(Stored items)
::::

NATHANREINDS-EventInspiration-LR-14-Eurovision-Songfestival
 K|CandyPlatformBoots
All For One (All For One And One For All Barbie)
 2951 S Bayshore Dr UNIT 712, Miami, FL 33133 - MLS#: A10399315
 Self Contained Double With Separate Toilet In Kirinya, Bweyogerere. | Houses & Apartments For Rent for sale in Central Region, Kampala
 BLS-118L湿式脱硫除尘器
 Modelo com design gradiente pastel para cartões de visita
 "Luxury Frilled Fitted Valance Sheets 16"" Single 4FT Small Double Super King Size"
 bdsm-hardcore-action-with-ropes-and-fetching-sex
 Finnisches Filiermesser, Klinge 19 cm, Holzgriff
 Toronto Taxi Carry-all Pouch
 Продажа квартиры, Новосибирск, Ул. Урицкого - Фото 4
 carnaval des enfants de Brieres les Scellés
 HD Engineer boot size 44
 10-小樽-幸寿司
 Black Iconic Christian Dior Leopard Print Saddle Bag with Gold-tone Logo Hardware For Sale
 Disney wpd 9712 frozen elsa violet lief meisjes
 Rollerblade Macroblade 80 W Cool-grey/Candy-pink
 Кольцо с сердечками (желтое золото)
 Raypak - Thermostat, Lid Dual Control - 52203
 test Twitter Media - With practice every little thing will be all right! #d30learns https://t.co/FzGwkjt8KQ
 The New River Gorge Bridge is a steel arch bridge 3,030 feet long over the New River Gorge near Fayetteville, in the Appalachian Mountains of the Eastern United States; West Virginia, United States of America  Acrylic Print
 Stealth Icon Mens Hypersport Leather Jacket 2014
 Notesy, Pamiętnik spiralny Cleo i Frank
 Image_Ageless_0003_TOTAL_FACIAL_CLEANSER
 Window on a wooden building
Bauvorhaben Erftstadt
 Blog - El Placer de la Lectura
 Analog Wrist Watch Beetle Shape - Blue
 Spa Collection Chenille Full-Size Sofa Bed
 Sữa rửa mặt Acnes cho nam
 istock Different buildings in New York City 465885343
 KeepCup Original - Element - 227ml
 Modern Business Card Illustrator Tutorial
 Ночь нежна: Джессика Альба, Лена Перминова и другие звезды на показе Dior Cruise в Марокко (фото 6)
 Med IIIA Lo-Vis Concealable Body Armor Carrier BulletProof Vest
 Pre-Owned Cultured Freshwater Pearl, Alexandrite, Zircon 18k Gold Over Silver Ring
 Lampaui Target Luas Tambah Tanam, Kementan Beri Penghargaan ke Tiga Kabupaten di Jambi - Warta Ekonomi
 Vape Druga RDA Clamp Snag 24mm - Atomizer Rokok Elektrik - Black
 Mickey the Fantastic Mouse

::::

### Required action:
Each entry above must be printed exactly as written.

### Solution to this exercise:
NATHANREINDS-EventInspiration-LR-14-Eurovision-Songfestival
 K|CandyPlatformBoots
All For One (All For One And One For All Barbie)
 2951 S Bayshore Dr UNIT 712, Miami, FL 33133 - MLS#: A10399315
 Self Contained Double With Separate Toilet In Kirinya, Bweyogerere. | Houses & Apartments For Rent for sale in Central Region, Kampala
 BLS-118L湿式脱硫除尘器
 Modelo com design gradiente pastel para cartões de visita
 "Luxury Frilled Fitted Valance Sheets 16"" Single 4FT Small Double Super King Size"
 bdsm-hardcore-action-with-ropes-and-fetching-sex
 Finnisches Filiermesser, Klinge 19 cm, Holzgriff
 Toronto Taxi Carry-all Pouch
 Продажа квартиры, Новосибирск, Ул. Урицкого - Фото 4
 carnaval des enfants de Brieres les Scellés
 HD Engineer boot size 44
 10-小樽-幸寿司
 Black Iconic Christian Dior Leopard Print Saddle Bag with Gold-tone Logo Hardware For Sale
 Disney wpd 9712 frozen elsa violet lief meisjes
 Rollerblade Macroblade 80 W Cool-grey/Candy-pink
 Кольцо с сердечками (желтое золото)
 Raypak - Thermostat, Lid Dual Control - 52203
 test Twitter Media - With practice every little thing will be all right! #d30learns https://t.co/FzGwkjt8KQ
 The New River Gorge Bridge is a steel arch bridge 3,030 feet long over the New River Gorge near Fayetteville, in the Appalachian Mountains of the Eastern United States; West Virginia, United States of America  Acrylic Print
 Stealth Icon Mens Hypersport Leather Jacket 2014
 Notesy, Pamiętnik spiralny Cleo i Frank
 Image_Ageless_0003_TOTAL_FACIAL_CLEANSER
 Window on a wooden building
Bauvorhaben Erftstadt
 Blog - El Placer de la Lectura
 Analog Wrist Watch Beetle Shape - Blue
 Spa Collection Chenille Full-Size Sofa Bed
 Sữa rửa mặt Acnes cho nam
 istock Different buildings in New York City 465885343
 KeepCup Original - Element - 227ml
 Modern Business Card Illustrator Tutorial
 Ночь нежна: Джессика Альба, Лена Перминова и другие звезды на показе Dior Cruise в Марокко (фото 6)
 Med IIIA Lo-Vis Concealable Body Armor Carrier BulletProof Vest
 Pre-Owned Cultured Freshwater Pearl, Alexandrite, Zircon 18k Gold Over Silver Ring
 Lampaui Target Luas Tambah Tanam, Kementan Beri Penghargaan ke Tiga Kabupaten di Jambi - Warta Ekonomi
 Vape Druga RDA Clamp Snag 24mm - Atomizer Rokok Elektrik - Black
 Mickey the Fantastic Mouse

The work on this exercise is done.